PROBLEM REQUIREMENTS: Copy the lines again, requests included, starting at the line that has "What is the" and ending after the line that has "From the viewpoint". In the answers only, multiply every distance by 1.95 and round it to the decimal places it had, with halves going up.

Spatial questions tied to pictures:
-=-=-=-=-
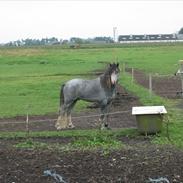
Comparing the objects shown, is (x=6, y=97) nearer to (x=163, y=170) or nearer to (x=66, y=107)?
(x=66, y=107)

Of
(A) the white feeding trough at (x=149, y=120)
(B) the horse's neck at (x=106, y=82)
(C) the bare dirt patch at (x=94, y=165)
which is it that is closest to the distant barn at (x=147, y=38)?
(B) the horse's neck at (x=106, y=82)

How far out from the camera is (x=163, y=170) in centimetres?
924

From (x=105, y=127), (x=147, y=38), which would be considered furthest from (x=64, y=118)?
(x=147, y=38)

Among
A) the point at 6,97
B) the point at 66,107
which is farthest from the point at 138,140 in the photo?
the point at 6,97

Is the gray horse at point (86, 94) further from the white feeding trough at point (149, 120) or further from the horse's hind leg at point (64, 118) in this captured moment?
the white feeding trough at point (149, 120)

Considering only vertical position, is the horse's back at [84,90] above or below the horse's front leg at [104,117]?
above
-=-=-=-=-
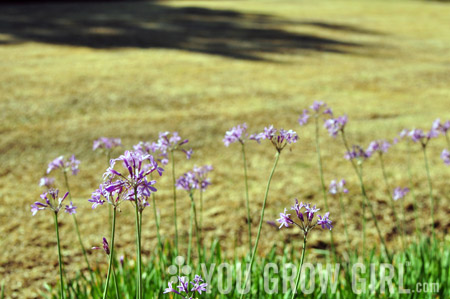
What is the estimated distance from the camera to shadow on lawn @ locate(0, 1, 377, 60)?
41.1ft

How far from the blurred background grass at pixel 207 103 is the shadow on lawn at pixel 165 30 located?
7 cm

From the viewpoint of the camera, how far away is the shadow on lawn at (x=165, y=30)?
-=-=-=-=-
SOLUTION FOR THIS PROBLEM:
What is the estimated distance from the camera to shadow on lawn @ locate(0, 1, 377, 60)?
80.1ft

How far from the blurred background grass at pixel 207 103 is the shadow on lawn at pixel 165 30 located?
14 cm

From the viewpoint of the camera, how far away is the shadow on lawn at (x=165, y=30)?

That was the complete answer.